Telehealth as a “New Normal”

Telemedicine for Mental Health

It’s difficult to say what the world will look like after the COVID-19 pandemic winds down. Regardless of when, I believe that a lot of things will have changed, and many for the better. One thing that was slowly growing before and is now a part of our “new normal” is telehealth. During the pandemic, the US Centers for Disease Control and Prevention (CDC) recommended that health care providers offer their services remotely to better aid in client accessibility and mitigate the spread of COVID-19. Thus, I want to find out what kind of benefits we might see from this “new normal” and how it could help society reach more positive outcomes for the future of eating disorder treatment.

At Eating Disorder Solutions, we have been offering a weekly virtual support group called “Dine In” with our Registered Dietitians. Since beginning the group in March, we have found that it has given people a place to get help for their eating disorders that would never have reached out for help before. Some of these individuals were either not ready for the full commitment of treatment, and some are located in places so remote that there are no available options nearby. This is why the first benefit of telehealth for the future of eating disorder treatment is accessibility. Whether you are someone with limited time, limited access due to your physical location, or limited access due to physical disabilities, telehealth is something that can completely change your world.  

Another major benefit clients are noticing with the use of telehealth is efficiency. Currently, we have a lot more time on our hands, but what will happen when we all have to go back to work? I don’t know about you, but I am not looking forward to the stress of sitting in traffic on long commutes. So, will we go back to prioritizing our financial futures above our health because of convenience? With telehealth there is more opportunity to be efficient when investing in our mental health because we don’t have to make excuses for the lack of time or added stress of appointments. Also, there is sometimes more flexibility in the times available to meet with mental healthcare providers as there is less competition in their schedule because they don’t have to meet at a physical location. For those of us that are overworked, it’s nice to not have to worry about finding time in our busy schedules to take off for a therapy session. 

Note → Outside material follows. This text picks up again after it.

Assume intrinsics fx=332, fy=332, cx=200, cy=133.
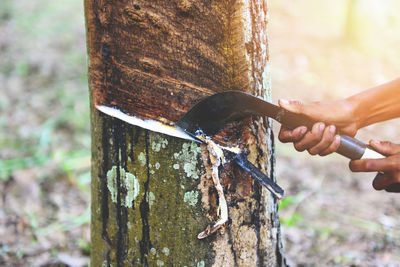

Lastly, the benefit of privacy is something that we don’t come across very often in eating disorder treatment but could be valuable to those afraid of committing to treatment due to concerns about maintaining their privacy. Of course, it is a given that mental healthcare providers maintain confidentiality with client information. However, it is difficult to manage all aspects of privacy when it comes to clients seeing other clients. For example, if clients are waiting to see their clinician in the waiting room where other clients are waiting, this may be a deterrent for in-person treatment for some very private individuals. As well, group therapy is a big part of our Intensive Outpatient Program and requires that personal information be shared in front of other clients for the full experience. This may be something that is easier with the benefit of the computer screen providing some level of anonymity. 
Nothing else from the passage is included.